26

Those of you that have read my previous questions know about my work at understanding and implementing quicksort and quickselect, as well as some other basic algorithms.

Quickselect is used to calculate the kth smallest element in an unsorted list, and this concept can also be used to find the median in an unsorted list.

This time, I need aid in devising an efficient technique to calculate the running median, because quickselect isn't a good choice as it needs to re-calculate every time the list changes. Because quickselect has to restart everytime, it can't take advantage of previous calculations done, so I'm looking for a different algorithm that's similar (possibly) but is more efficient in the area of running medians.

Edge
  • 2,456
  • 6
  • 32
  • 57
  • This can be done in linear time by using partition from quick sort algo but has worst time n^2. Pick random point in your collection as pivot and move the other elems so that elems smaller than pivot are on the left and larger or equal are on the right. If pivot is in the middle it is the median, if not go to the chunk that has the median (the larger size chunk). Repeat. Another algo that guarantees linear time it median of medians described in CLRS and I believe also on wikipedia. Look those up. – Adrian Nov 19 '14 at 18:27

6 Answers6

51

The streaming median is computed using two heaps. All the numbers less than or equal to the current median are in the left heap, which is arranged so that the maximum number is at the root of the heap. All the numbers greater than or equal to the current median are in the right heap, which is arranged so that the minimum number is at the root of the heap. Note that numbers equal to the current median can be in either heap. The count of numbers in the two heaps never differs by more than 1.

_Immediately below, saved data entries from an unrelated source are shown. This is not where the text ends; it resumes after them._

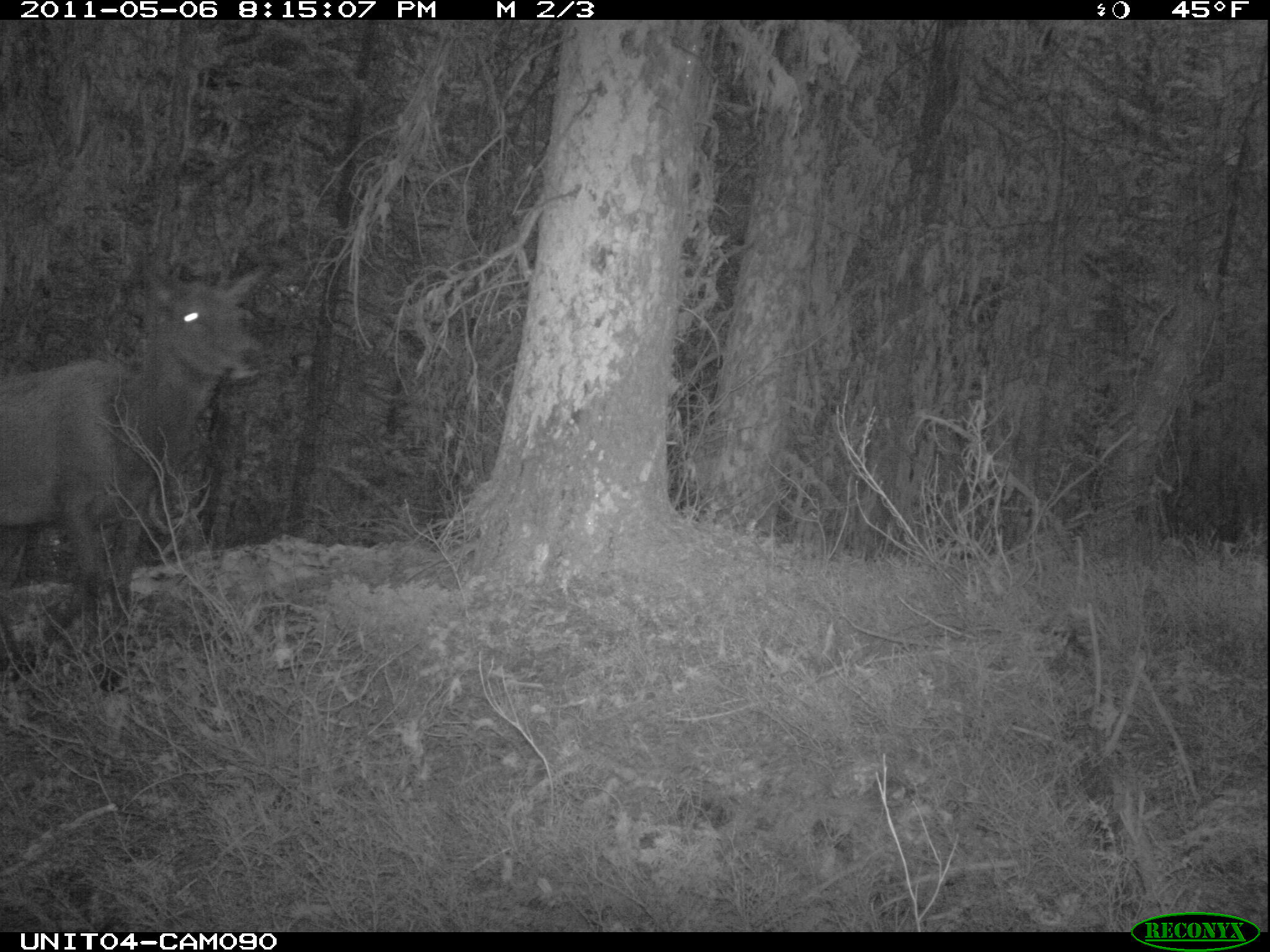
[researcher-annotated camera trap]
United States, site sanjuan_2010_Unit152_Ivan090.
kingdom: Animalia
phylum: Chordata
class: Mammalia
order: Artiodactyla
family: Cervidae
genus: Cervus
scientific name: Cervus elaphus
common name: red deer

When the process begins the two heaps are initially empty. The first number in the input sequence is added to one of the heaps, it doesn’t matter which, and returned as the first streaming median. The second number in the input sequence is then added to the other heap, if the root of the right heap is less than the root of the left heap the two heaps are swapped, and the average of the two numbers is returned as the second streaming median.

Then the main algorithm begins. Each subsequent number in the input sequence is compared to the current median, and added to the left heap if it is less than the current median or to the right heap if it is greater than the current median; if the input number is equal to the current median, it is added to whichever heap has the smaller count, or to either heap arbitrarily if they have the same count. If that causes the counts of the two heaps to differ by more than 1, the root of the larger heap is removed and inserted in the smaller heap. Then the current median is computed as the root of the larger heap, if they differ in count, or the average of the roots of the two heaps, if they are the same size.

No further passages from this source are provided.